» Exercises
a: In the passage on Alexander Herzen, what newspaper did he edit in London?
b: Extend the passage on Alexander Herzen, picking up right after its final sentence.

» Source excerpt

________________

Chaadaev made disciples who went further than he did, Princess Volkonsky, the authoress of a notable book on the Orthodox Church, and Prince Gagarin, who both became Catholics. This was one branch of Westernism. Another branch, to which Belinsky belonged, had no Catholic leanings, but sought for salvation in socialism and atheism. The most important figure in this branch is Alexander Herzen (1812-1870). His real name was Yakovlev; his father, a wealthy nobleman, married in Germany, but did not legalize his marriage in Russia, so his children took their mother’s name.

Herzen’s career belongs rather to the history of Russia than to the history of Russian literature; were it not that, besides being one of the greatest and most influential personalities of his time, he was a great memoir-writer. He began, after a mathematical training at the University, with fiction, of which the best example is a novel Who is to Blame? which paints the génie sans portefeuille of the period that Turgenev was so fond of depicting. Herzen was exiled on account of his oral propaganda, first to Perm, and then to Vyatka. In 1847, he left Russia for ever, and lived abroad for the rest of his life, at first in Paris, and afterwards in London, where he edited a newspaper called The Bell.

________________

» Dataset excerpt
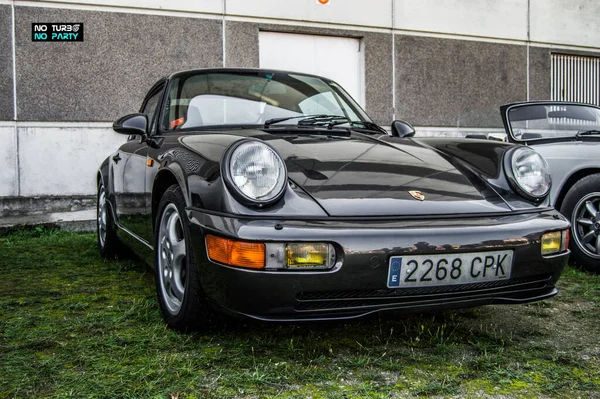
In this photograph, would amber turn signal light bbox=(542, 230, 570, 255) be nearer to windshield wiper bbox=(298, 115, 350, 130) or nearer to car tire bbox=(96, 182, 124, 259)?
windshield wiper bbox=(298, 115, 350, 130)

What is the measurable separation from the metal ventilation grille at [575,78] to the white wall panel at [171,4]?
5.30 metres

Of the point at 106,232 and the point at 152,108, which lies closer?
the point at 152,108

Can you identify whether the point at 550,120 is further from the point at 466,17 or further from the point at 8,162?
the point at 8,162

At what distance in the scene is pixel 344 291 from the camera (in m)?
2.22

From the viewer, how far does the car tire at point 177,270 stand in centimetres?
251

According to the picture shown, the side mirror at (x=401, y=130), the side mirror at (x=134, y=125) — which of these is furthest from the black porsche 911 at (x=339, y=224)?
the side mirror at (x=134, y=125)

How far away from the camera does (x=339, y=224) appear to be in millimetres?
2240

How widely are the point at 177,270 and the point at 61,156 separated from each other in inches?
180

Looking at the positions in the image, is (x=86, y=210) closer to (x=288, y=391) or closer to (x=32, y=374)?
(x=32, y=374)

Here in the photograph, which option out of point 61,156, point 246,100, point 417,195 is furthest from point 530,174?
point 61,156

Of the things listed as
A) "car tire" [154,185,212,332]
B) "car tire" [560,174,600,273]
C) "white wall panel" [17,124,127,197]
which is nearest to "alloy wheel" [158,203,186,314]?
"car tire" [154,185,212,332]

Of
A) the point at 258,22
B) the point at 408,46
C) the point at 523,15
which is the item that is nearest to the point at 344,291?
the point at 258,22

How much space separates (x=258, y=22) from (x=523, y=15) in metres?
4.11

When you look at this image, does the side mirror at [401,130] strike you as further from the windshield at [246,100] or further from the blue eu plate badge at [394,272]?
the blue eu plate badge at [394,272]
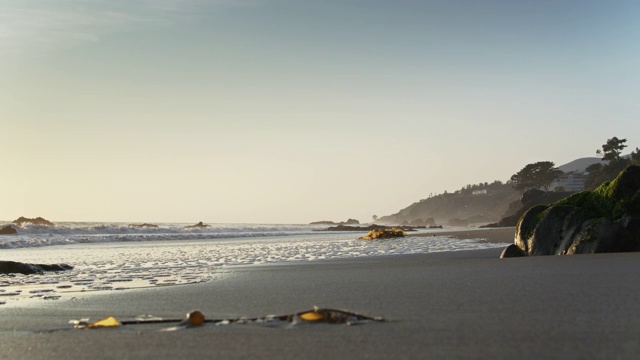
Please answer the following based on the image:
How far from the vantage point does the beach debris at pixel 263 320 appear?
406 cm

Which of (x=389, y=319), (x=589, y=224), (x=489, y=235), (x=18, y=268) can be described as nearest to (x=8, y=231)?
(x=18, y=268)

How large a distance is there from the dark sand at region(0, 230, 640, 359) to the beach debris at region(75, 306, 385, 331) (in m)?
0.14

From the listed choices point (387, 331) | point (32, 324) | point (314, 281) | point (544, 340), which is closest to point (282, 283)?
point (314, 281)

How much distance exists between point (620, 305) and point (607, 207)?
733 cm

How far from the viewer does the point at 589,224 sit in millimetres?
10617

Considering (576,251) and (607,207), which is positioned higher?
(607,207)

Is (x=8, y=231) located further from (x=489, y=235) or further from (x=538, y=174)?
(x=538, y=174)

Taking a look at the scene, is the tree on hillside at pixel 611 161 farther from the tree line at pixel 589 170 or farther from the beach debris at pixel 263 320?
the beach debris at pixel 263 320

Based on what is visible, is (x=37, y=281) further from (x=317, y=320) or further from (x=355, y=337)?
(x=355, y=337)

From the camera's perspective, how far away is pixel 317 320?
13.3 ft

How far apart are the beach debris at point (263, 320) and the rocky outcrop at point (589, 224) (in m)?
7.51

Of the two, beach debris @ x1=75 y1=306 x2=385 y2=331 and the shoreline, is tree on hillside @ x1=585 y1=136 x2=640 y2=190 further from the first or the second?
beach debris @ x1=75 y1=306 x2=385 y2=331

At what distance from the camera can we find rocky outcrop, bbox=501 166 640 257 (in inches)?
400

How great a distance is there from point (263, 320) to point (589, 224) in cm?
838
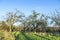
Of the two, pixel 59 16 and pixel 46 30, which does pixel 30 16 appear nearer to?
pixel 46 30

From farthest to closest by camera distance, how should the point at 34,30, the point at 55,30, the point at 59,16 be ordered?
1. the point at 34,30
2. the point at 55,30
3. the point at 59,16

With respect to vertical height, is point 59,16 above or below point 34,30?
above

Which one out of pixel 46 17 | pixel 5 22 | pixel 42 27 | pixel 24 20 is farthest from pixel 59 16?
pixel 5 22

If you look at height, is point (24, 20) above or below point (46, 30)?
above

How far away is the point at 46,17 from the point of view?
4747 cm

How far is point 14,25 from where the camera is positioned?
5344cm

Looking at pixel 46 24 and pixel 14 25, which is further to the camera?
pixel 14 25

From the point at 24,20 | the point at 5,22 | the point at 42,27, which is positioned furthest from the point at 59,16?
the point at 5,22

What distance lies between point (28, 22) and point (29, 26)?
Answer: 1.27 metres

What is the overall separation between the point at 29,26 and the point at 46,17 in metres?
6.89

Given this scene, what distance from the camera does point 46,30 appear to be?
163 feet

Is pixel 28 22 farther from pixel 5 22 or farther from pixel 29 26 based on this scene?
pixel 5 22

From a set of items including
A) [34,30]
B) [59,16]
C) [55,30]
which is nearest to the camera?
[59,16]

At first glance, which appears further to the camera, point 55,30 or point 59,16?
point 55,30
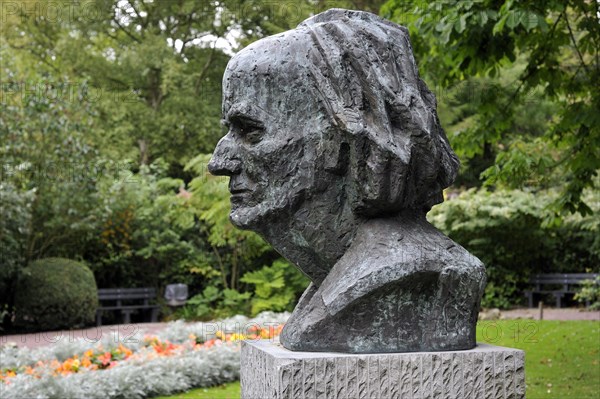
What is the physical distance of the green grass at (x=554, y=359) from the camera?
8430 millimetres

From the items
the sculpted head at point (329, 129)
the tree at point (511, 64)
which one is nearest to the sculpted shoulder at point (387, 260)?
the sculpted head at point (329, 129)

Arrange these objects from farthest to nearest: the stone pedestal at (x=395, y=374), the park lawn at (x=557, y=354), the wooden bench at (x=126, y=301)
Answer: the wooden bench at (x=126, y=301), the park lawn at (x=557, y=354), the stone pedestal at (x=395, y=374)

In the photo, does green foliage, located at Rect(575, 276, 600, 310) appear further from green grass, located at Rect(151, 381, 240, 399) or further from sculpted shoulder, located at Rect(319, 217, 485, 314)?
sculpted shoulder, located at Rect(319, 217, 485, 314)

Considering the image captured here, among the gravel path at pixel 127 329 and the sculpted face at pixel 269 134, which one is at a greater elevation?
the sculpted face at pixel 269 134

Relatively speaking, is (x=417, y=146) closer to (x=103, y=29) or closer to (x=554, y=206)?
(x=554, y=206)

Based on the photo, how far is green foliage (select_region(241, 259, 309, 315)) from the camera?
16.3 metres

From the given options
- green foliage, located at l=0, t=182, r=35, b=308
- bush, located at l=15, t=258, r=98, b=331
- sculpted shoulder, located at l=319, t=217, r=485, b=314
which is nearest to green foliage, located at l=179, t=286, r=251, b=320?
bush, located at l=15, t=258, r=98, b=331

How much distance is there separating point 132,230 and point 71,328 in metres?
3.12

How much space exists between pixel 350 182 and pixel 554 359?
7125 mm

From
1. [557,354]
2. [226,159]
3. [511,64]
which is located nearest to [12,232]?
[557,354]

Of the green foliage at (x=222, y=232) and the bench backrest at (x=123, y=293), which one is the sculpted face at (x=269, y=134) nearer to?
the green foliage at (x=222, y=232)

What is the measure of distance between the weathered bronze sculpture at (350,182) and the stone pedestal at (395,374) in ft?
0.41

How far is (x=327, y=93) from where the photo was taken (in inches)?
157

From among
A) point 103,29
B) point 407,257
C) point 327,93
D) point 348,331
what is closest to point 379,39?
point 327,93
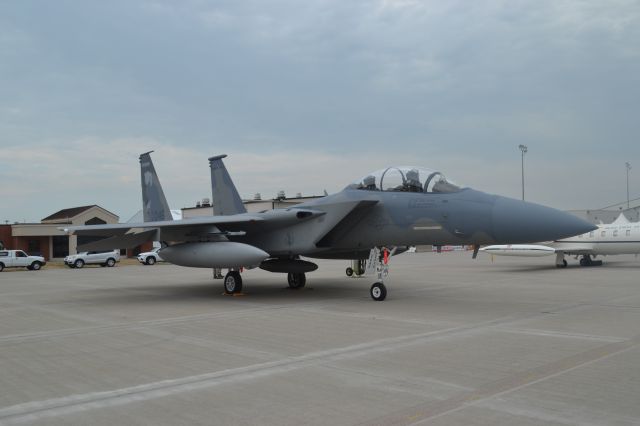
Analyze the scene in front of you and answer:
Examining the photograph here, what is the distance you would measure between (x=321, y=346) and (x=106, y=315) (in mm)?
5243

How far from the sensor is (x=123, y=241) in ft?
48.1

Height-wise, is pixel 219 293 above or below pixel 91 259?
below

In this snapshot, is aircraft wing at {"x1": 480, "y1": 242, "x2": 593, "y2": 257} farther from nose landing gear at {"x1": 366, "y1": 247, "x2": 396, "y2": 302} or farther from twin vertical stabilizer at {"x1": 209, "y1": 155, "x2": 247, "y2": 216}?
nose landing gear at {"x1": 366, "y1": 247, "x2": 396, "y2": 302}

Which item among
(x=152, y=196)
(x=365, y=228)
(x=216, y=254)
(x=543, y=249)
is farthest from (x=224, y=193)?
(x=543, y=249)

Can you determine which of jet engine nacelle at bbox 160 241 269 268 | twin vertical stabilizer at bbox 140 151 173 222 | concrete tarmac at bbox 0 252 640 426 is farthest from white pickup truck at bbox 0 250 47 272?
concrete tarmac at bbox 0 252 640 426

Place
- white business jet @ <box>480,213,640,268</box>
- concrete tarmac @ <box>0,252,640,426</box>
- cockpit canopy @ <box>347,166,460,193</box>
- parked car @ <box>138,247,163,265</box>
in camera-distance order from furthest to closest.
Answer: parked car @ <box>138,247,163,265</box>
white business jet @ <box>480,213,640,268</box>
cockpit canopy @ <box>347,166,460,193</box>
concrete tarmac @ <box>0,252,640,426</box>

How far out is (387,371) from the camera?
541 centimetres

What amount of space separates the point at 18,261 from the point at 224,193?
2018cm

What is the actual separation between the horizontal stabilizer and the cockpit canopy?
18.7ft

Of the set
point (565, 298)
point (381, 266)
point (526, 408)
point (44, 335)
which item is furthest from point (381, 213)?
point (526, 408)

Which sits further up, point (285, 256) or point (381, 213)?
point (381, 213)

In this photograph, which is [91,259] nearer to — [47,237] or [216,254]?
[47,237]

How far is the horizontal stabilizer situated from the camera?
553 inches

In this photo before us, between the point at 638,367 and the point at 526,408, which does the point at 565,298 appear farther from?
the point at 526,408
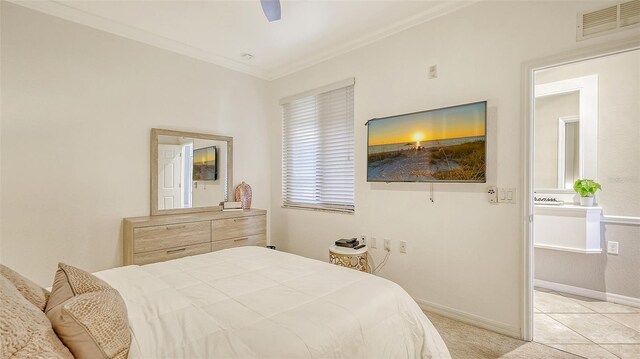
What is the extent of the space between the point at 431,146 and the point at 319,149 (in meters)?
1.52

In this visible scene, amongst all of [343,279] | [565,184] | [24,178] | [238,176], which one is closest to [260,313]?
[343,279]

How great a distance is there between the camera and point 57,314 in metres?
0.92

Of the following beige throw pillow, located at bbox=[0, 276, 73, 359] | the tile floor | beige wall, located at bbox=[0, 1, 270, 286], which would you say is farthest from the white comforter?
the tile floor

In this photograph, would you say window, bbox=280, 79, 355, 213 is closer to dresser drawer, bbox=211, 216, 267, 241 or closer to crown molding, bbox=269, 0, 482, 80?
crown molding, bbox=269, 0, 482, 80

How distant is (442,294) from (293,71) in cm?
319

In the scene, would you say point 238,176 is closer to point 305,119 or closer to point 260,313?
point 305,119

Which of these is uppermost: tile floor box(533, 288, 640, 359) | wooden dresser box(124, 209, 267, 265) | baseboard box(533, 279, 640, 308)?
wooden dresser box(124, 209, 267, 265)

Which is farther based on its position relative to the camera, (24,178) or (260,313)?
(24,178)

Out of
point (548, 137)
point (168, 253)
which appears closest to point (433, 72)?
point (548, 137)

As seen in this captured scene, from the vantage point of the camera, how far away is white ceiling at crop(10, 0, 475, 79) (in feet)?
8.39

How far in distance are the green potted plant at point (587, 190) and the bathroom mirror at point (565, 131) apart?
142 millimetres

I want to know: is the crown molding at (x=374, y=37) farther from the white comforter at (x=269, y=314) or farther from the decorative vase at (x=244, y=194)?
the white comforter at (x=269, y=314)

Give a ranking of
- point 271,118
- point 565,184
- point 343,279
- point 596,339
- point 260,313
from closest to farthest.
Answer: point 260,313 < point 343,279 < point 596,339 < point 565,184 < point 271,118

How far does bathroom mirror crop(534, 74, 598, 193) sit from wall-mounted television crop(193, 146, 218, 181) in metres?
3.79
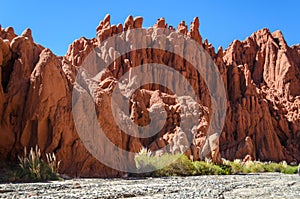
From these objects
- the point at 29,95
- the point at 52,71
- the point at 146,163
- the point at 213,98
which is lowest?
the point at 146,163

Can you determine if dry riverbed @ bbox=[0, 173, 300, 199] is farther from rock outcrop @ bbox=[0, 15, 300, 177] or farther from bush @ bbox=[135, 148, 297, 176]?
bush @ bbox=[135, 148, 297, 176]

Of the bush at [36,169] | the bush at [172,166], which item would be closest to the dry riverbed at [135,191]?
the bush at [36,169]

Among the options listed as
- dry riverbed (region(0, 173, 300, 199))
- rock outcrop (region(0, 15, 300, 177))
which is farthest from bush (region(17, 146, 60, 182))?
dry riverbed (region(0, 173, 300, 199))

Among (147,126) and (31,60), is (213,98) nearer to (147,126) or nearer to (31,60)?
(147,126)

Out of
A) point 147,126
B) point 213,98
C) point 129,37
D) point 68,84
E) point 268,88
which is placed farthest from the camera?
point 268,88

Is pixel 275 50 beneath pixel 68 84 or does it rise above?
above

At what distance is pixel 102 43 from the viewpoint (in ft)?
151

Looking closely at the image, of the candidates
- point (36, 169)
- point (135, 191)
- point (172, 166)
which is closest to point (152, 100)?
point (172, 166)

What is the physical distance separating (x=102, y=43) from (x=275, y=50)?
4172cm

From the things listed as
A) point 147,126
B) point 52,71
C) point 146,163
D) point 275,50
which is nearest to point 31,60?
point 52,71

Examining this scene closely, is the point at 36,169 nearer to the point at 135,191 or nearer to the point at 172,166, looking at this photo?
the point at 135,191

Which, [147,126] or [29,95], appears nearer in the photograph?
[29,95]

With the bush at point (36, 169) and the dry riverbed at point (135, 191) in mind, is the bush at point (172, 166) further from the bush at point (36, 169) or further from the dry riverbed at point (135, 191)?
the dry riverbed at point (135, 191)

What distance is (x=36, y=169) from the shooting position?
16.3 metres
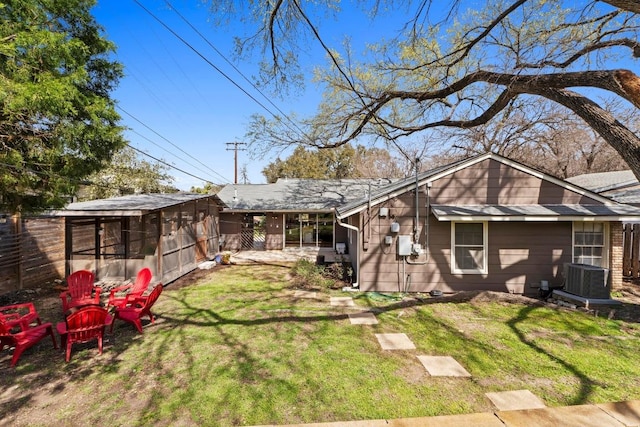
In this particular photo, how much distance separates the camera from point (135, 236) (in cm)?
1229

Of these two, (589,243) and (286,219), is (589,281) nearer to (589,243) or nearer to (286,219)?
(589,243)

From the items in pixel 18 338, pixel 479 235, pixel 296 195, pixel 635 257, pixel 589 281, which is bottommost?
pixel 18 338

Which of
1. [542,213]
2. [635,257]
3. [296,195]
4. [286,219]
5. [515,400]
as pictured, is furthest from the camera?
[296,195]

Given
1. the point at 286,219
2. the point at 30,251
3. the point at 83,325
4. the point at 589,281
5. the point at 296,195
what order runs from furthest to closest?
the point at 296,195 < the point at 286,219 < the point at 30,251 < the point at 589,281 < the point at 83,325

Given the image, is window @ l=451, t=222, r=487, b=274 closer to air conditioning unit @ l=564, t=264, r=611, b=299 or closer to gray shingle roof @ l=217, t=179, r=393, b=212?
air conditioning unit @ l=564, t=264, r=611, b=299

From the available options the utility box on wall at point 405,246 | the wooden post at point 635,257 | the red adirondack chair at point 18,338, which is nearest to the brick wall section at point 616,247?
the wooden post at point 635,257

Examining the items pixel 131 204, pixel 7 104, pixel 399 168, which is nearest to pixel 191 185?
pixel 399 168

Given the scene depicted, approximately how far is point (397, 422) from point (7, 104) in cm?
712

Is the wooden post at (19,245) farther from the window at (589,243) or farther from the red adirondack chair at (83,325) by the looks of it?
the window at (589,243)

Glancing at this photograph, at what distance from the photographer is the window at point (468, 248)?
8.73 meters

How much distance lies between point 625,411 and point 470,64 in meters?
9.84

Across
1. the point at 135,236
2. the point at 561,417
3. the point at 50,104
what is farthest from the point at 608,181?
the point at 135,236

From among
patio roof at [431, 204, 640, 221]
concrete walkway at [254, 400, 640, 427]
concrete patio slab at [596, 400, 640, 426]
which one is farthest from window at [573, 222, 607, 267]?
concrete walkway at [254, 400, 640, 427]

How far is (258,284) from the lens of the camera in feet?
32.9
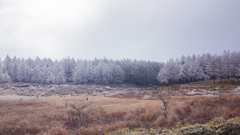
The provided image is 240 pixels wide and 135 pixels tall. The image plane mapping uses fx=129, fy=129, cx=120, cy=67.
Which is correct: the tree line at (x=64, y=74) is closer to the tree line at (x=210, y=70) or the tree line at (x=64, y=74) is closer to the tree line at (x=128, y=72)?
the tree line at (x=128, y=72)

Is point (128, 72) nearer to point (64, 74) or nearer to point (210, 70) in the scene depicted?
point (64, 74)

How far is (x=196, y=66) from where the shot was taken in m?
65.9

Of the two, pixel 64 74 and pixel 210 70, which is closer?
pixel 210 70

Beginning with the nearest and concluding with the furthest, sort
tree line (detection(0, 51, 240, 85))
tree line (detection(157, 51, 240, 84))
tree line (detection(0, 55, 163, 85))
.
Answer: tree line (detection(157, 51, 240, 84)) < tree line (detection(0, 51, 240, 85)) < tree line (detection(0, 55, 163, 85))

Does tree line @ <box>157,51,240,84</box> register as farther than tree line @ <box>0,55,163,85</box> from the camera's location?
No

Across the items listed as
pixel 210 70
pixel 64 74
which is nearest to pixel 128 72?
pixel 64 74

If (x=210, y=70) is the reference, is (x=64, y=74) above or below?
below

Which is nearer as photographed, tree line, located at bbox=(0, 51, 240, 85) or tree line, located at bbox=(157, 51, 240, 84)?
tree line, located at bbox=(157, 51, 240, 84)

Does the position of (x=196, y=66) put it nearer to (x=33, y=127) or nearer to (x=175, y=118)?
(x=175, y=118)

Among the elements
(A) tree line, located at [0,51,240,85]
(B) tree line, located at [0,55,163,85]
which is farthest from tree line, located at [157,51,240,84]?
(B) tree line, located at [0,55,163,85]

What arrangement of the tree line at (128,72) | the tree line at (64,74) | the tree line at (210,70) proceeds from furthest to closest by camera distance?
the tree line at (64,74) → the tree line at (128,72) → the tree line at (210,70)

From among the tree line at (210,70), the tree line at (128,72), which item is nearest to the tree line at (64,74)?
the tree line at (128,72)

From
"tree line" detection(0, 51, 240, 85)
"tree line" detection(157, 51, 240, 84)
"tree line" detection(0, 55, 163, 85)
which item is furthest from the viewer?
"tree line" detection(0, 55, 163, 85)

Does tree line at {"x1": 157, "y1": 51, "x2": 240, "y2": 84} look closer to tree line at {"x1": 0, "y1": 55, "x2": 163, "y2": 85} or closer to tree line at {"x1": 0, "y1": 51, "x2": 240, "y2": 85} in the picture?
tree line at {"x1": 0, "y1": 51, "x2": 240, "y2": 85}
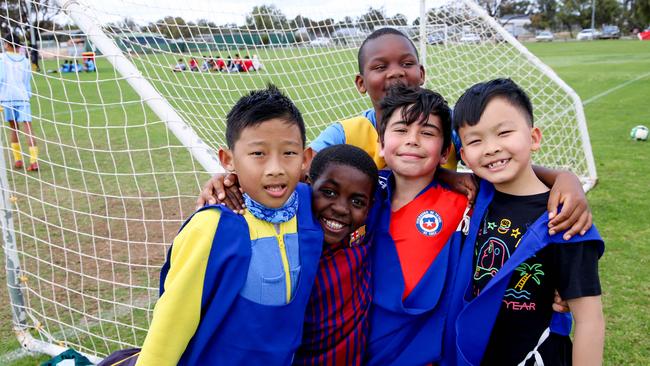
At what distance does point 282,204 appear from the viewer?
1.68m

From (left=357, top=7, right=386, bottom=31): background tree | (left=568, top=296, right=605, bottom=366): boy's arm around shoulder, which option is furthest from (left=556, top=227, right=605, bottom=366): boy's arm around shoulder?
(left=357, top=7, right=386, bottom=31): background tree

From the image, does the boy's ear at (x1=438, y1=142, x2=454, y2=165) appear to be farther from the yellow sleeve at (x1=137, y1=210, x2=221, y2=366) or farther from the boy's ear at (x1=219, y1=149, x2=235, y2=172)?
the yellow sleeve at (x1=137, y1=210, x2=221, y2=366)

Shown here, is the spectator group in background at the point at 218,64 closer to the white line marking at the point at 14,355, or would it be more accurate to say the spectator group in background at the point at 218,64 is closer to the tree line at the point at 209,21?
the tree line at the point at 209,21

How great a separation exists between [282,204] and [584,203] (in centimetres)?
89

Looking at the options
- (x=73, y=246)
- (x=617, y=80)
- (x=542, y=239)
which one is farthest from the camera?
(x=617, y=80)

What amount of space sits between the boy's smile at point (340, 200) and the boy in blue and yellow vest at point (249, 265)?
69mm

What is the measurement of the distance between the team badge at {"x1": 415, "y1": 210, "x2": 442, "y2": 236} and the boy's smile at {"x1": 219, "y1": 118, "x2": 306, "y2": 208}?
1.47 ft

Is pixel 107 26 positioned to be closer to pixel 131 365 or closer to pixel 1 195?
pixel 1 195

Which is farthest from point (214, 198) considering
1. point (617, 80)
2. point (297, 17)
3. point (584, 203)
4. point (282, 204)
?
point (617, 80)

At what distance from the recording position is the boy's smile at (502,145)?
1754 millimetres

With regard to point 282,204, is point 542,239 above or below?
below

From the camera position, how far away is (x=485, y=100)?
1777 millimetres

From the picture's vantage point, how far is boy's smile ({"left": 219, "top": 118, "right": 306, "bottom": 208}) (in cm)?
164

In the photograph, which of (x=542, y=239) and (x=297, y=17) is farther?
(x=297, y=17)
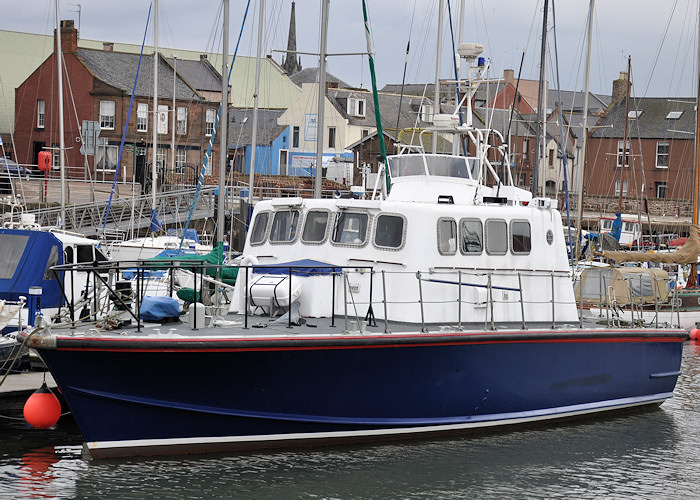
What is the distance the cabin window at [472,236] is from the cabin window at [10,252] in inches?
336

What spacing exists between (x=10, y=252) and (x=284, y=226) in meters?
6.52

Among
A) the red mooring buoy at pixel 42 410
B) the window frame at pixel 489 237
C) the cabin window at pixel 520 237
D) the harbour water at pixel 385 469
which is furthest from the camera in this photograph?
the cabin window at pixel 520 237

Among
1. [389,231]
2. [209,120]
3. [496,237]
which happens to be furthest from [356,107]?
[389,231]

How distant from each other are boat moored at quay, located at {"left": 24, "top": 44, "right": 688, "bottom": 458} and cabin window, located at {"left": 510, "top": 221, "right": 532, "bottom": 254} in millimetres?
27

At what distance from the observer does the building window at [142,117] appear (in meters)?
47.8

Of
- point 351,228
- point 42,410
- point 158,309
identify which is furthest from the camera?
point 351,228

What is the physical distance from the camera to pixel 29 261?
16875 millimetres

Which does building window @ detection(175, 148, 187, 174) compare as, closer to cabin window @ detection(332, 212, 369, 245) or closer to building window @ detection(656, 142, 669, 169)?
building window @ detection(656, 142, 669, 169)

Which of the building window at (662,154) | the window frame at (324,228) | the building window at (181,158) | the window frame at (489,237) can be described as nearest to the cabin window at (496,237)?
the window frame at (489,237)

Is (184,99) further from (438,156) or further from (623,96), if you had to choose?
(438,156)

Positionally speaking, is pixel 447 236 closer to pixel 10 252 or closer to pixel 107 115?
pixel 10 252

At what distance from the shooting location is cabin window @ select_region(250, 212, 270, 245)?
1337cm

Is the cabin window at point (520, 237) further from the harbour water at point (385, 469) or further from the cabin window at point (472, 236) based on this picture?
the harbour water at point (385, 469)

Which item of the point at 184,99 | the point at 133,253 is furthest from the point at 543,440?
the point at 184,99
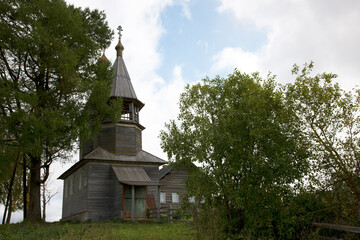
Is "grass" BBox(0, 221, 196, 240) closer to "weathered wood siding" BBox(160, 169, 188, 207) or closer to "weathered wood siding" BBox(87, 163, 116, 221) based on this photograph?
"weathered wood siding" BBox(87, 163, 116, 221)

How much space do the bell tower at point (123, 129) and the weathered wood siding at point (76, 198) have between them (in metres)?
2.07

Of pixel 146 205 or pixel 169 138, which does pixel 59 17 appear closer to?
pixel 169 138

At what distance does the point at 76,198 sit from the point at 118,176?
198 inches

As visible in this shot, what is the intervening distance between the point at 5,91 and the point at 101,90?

________________

» Responses
a: The Bell

b:
Herzen was a Socialist. Western Europe he considered to be played out. He looked upon Socialism as a new religion and a new form of Christianity, which would be to the new world what Christianity had been to the old. The Russian peasants would play the part of the Invasion of the Barbarians; and the functions of the State would be taken over by the Russian Communes on a basis of voluntary and mutual agreement—the principle of the Commune, of sharing all possessions in common, being so near the fundamental principle of Christianity.